Group statistics: Statistics

The Statistics dialog provides options for choosing one or more subgroup statistics for the variables within each category of each grouping variable. Summary statistics display for each variable across all categories.

Descriptive statistics
Provides options for selecting which statistics to use for the dependent variables. Statistics are applied to each grouping variable block. The order in which the statistics appear in the Descriptive statistics list is the order in which they display in the output.
Click Change statistics to display the Select subgroup statistics dialog and select statistics for the dependent variables within each category of each grouping variable. Click OK after selecting statistics. The following statistics are available.
First
Displays the first data value encountered in the data file.
Geometric Mean
The nth root of the product of the data values, where n represents the number of cases.
Grouped Median
Median that is calculated for data that is coded into groups. For example, with age data, if each value in the 30s is coded 35, each value in the 40s is coded 45, and so on, the grouped median is the median calculated from the coded data.
Harmonic Mean
Used to estimate an average group size when the sample sizes in the groups are not equal. The harmonic mean is the total number of samples divided by the sum of the reciprocals of the sample sizes.
Kurtosis
A measure of the extent to which there are outliers. For a normal distribution, the value of the kurtosis statistic is zero. Positive kurtosis indicates that the data exhibit more extreme outliers than a normal distribution.

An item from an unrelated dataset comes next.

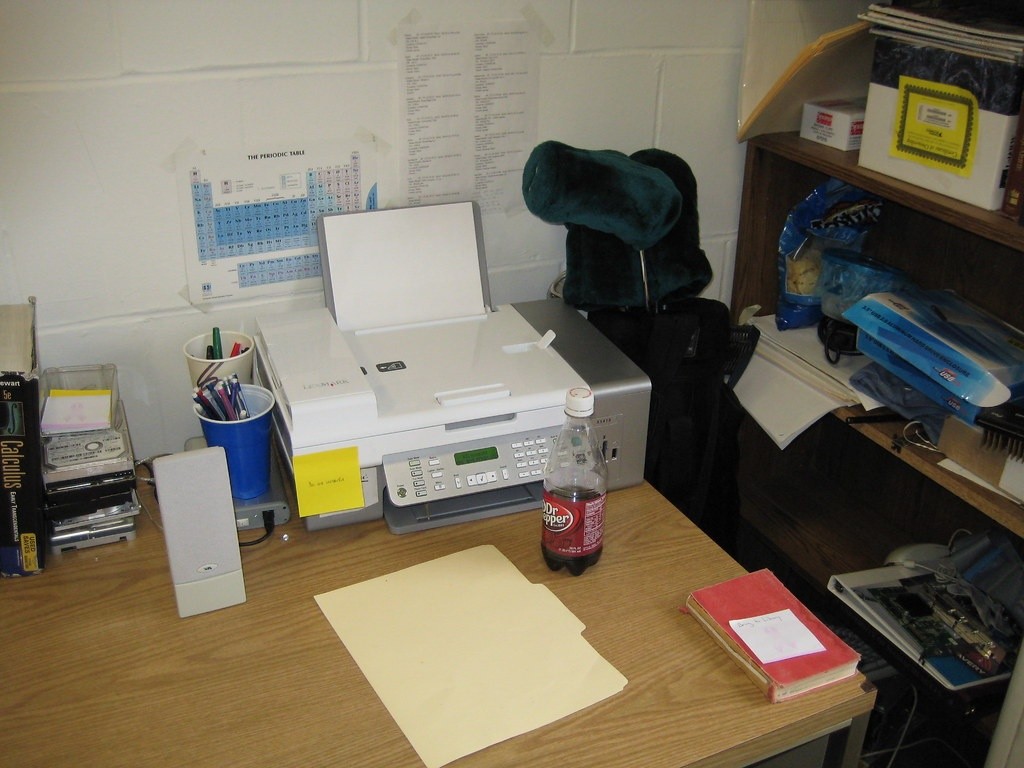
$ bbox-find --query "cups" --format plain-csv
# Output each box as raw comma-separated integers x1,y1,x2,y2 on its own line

Negative kurtosis indicates that the data exhibit less extreme outliers than a normal distribution.
Last
Displays the last data value encountered in the data file.
Maximum
The largest value of a numeric variable.
Mean
A measure of central tendency. The arithmetic average, the sum divided by the number of cases.
Median
The value above and below which half of the cases fall, the 50th percentile. If there is an even number of cases, the median is the average of the two middle cases when they are sorted in ascending or descending order. The median is a measure of central tendency not sensitive to outlying values (unlike the mean, which can be affected by a few extremely high or low values).
Minimum
The smallest value of a numeric variable.
N
The number of cases (observations or records).
Percent of total N
Percentage of the total number of cases in each category.
Percent of total sum
Percentage of the total sum in each category.
Range
The difference between the largest and smallest values of a numeric variable, the maximum minus the minimum.
Skewness
A measure of the asymmetry of a distribution. The normal distribution is symmetric and has a skewness value of 0. A distribution with a significant positive skewness has a long right tail. A distribution with a significant negative skewness has a long left tail. As a guideline, a skewness value more than twice its standard error is taken to indicate a departure from symmetry.
Standard Deviation
A measure of dispersion around the mean. In a normal distribution, 68% of cases fall within one standard deviation of the mean and 95% of cases fall within two standard deviations. For example, if the mean age is 45, with a standard deviation of 10, 95% of the cases would be between 25 and 65 in a normal distribution.
Standard Error of Kurtosis
The ratio of kurtosis to its standard error can be used as a test of normality (that is, you can reject normality if the ratio is less than -2 or greater than +2). A large positive value for kurtosis indicates that the tails of the distribution are longer than those of a normal distribution; a negative value for kurtosis indicates shorter tails (becoming like those of a box-shaped uniform distribution).
Standard Error of Mean
A measure of how much the value of the mean may vary from sample to sample taken from the same distribution. It can be used to roughly compare the observed mean to a hypothesized value (that is, you can conclude the two values are different if the ratio of the difference to the standard error is less than -2 or greater than +2).
Standard Error of Skewness
The ratio of skewness to its standard error can be used as a test of normality (that is, you can reject normality if the ratio is less than -2 or greater than +2). A large positive value for skewness indicates a long right tail; an extreme negative value indicates a long left tail.
Sum
The sum or total of the values, across all cases with nonmissing values.
Variance
A measure of dispersion around the mean, equal to the sum of squared deviations from the mean divided by one less than the number of cases. The variance is measured in units that are the square of those of the variable itself.
ANOVA statistics
Provides settings for a one-way analysis of variance for each independent variable in the first block.
Anova table and eta
Displays a one-way analysis-of-variance table and calculates eta and eta-squared (measures of association) for each independent variable in the first layer.
Test for linearity
Calculates the sum of squares, degrees of freedom, and mean square associated with linear and nonlinear components, as well as the F ratio, R and R-squared. Linearity is not calculated if the independent variable is a short string.

Specifying statistics for Group statistics

This feature requires Statistics Base Edition.

  1. From the menus choose:

    Analyze > Descriptive statistics > Group statistics

  2. In the Group statistics dialog, select Statistics.
  3. Select subgroup statistics for the variables within each category of each grouping variable.